BRIEF:
Please list each line of the listing below that contains the string "instances".

(Items from a dataset)

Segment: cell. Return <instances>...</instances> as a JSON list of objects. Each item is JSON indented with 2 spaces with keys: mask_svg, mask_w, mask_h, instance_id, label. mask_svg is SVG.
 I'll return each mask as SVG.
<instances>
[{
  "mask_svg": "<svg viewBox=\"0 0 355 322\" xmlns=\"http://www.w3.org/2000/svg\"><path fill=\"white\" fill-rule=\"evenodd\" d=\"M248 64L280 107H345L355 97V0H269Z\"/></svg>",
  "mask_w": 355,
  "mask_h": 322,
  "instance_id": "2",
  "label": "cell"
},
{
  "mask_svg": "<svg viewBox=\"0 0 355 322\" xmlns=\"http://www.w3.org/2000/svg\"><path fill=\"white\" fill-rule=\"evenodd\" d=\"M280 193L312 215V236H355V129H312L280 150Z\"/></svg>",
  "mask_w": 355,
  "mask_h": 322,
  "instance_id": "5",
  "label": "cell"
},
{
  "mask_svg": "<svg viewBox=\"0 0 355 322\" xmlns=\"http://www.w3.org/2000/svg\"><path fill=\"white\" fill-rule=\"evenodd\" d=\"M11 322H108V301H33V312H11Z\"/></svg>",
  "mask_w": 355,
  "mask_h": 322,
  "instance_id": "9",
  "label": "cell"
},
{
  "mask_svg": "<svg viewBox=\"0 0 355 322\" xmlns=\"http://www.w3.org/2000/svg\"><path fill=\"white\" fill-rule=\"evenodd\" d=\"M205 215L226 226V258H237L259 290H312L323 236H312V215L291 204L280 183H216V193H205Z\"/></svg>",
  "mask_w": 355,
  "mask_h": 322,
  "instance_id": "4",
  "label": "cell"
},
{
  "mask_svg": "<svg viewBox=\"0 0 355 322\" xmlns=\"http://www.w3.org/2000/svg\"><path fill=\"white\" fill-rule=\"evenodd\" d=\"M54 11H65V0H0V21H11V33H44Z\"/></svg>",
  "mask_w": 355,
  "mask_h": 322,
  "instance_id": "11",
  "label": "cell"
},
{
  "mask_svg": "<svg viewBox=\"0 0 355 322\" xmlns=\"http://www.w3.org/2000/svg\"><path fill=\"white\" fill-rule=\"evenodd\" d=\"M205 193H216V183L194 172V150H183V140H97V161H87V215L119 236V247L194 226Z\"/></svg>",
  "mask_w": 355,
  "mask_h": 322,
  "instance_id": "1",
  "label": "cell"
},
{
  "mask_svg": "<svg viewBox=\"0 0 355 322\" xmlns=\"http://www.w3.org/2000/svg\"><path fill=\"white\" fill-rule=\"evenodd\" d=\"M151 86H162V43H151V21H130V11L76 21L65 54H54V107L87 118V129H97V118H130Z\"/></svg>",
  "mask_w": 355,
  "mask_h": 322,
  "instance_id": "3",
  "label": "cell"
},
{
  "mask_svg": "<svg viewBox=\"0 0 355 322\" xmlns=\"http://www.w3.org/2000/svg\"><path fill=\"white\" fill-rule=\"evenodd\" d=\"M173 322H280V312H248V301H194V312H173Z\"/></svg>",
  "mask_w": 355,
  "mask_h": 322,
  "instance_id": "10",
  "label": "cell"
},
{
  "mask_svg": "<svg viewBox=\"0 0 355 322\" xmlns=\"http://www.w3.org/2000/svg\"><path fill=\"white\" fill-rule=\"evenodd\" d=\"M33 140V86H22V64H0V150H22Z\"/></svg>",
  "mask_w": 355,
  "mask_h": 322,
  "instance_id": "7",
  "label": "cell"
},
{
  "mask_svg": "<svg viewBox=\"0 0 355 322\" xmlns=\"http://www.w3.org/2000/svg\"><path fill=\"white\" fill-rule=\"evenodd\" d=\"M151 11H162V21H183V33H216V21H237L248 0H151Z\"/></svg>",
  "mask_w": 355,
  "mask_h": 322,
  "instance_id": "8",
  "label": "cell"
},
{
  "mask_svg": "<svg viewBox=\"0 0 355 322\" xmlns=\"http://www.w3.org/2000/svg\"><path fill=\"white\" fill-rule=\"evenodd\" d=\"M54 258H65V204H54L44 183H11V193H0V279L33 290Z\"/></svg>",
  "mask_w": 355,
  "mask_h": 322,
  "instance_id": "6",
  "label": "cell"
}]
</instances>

SOLUTION FOR THIS EXERCISE:
Segment: cell. Return <instances>...</instances> as a JSON list of objects. Each item is JSON indented with 2 spaces with keys: mask_svg, mask_w, mask_h, instance_id, label. mask_svg is SVG.
<instances>
</instances>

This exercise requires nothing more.